遺伝子治療や移植など最先端の医療企業SOMONグループ。その宗門家の洋間で顔と手足を焼かれた若い女性の死体が発見される。被害者はDNA鑑定で宗門亞美と断定された。
親子鑑定する為に亞美の亡父・継信の遺髪を分析していた夫・真一の元へ訪れた百合絵は、モニタに映し出された塩基配列から2年前に殺害された池澤の塩基配列を思い出した。
そして、20年近く前に亡くなった継信と池澤のDNAが一致するという信じられない結果が出る。
これは、本格推理の名作だと思います。この作品が何の賞も取らなかったのが、もの凄く不思議。でもって、2000年の“このミス 10”に、なんで入らなかったんだろうと思ったり。
これほど骨のある本格物は久し振りに読んだ気がするのになぁ。残念だ。
時代はちょっと現在より進んでるという現在。判りにくいなぁ(笑)
遺伝子医療や分析などが現在より少し進んでいるという設定を引いてるのでこんな書き方しか・・・決してSFでは無いです。(一応、近未来設定だからSFといえないことも無いが・・・)
おそらく、医療従事者ならある程度予測はつくんじゃないかな。20年前の死者と2年前に死んだ人物がどうしてDNA一致するか・・・という辺り。謎の一つだが、私は全く知らなかったので、このトリック(と呼んでいいのか?)は目にうろこという感じ。
だから余計にこの作品に惹かれたのかも。この辺りがすぐ読めちゃうと確かに面白味は半減しますね。
ただ、謎は一つでは無く密室もあるし、後半には再び死者が殺人を行ったかのような展開もある。突飛な設定なので読んでいて、本当に理論的に解明するのか?と疑ったほど。
投げたら偶然に屋根にのっかったとか、ゴロンと家が一回転したとか、手でごりごり動かせただのとか(別にこれはこれで面白いので非難してないけど:笑)言うゴリ押しは無しだよ!?とか妙に心配しつつ読んだりしたのも事実(笑)
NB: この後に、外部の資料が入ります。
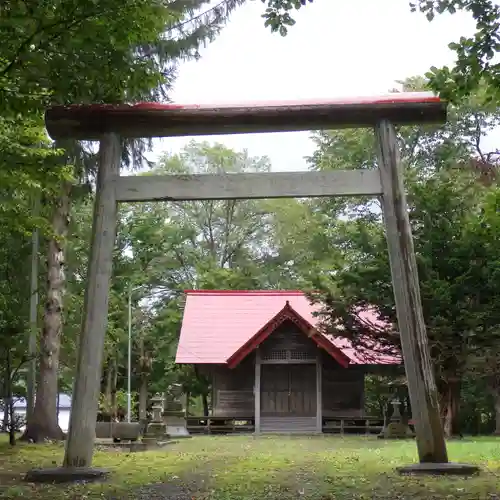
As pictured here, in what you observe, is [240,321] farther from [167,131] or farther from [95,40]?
[95,40]

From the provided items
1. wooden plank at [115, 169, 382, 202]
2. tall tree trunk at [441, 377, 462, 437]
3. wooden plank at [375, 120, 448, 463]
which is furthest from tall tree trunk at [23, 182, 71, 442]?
tall tree trunk at [441, 377, 462, 437]

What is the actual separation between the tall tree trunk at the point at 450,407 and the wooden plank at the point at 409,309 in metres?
10.6

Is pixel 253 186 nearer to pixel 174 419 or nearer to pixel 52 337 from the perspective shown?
pixel 52 337

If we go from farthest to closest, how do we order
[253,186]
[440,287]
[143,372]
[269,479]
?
[143,372] → [440,287] → [253,186] → [269,479]

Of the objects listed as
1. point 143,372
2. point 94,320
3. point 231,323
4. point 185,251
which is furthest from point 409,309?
point 185,251

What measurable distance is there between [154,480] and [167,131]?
4.54 m

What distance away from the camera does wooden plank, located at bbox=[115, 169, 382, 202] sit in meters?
9.10

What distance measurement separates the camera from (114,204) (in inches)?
364

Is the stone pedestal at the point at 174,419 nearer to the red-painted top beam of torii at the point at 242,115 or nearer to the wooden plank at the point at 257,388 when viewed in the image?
the wooden plank at the point at 257,388

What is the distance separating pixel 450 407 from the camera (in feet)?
63.6

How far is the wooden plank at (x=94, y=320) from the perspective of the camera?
28.1ft

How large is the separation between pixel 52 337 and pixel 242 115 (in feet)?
34.4

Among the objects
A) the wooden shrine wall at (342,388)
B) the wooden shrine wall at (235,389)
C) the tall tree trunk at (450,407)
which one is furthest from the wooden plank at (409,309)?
the wooden shrine wall at (235,389)

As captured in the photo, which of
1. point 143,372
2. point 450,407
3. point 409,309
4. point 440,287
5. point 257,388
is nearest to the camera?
point 409,309
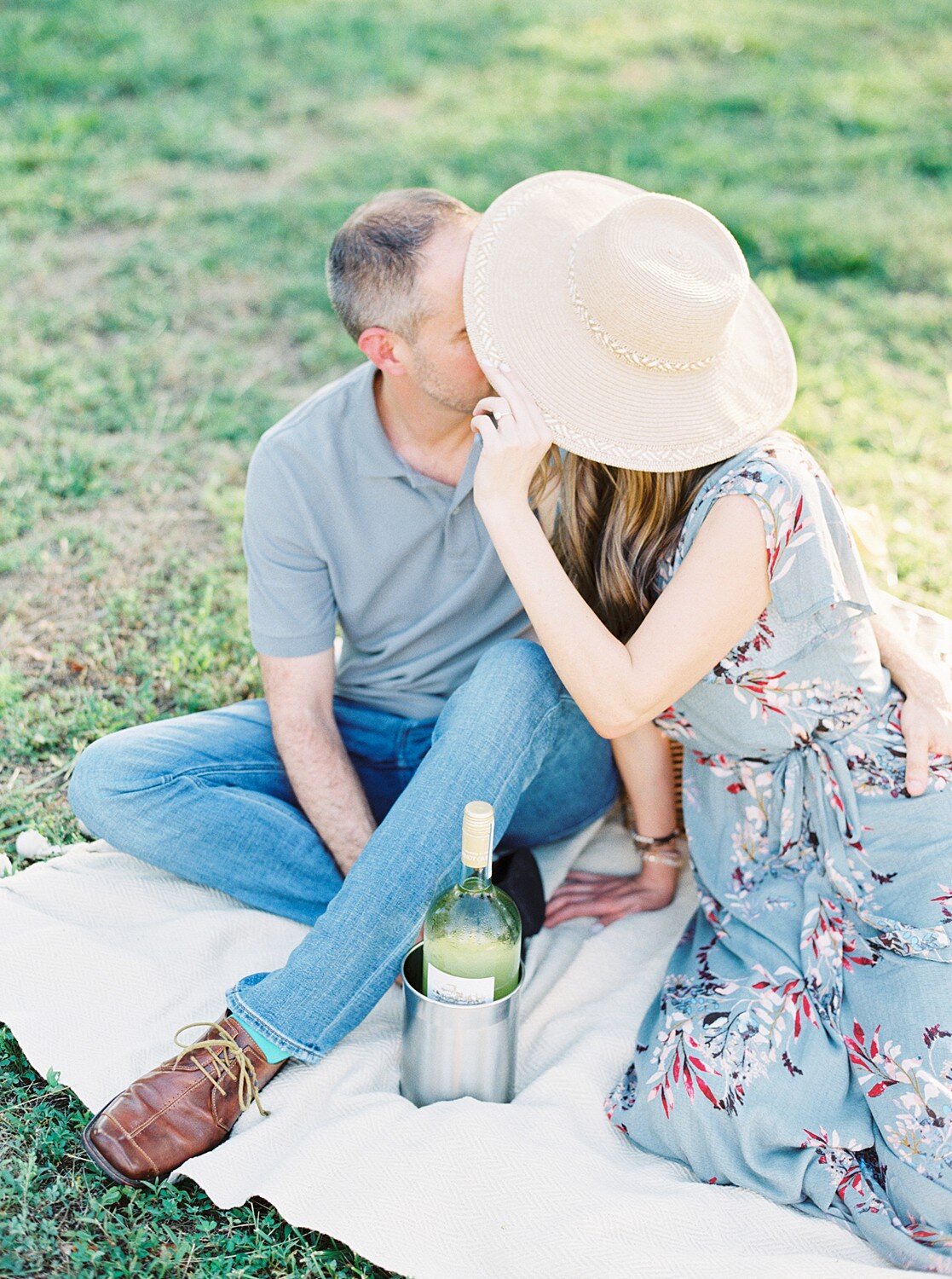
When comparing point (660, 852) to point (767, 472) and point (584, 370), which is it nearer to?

しかし、読み手の不安をものの見事に拭い去ってます。綺麗に無理なくENDしてます。現代より遺伝子分野がちょっと進んでる設定ってのがミソといえばミソですね。
そして、遺伝子分野の学問が進むと人類はこういったジレンマを絶対に抱える事になるだろうな・・・というのが物凄くリアル。もう、そこまで来てるという感じもします。
ミステリーの中でも本格推理が好きな人はご一読あれ。「3000年の密室」より遙かに良い作品だと私は思います。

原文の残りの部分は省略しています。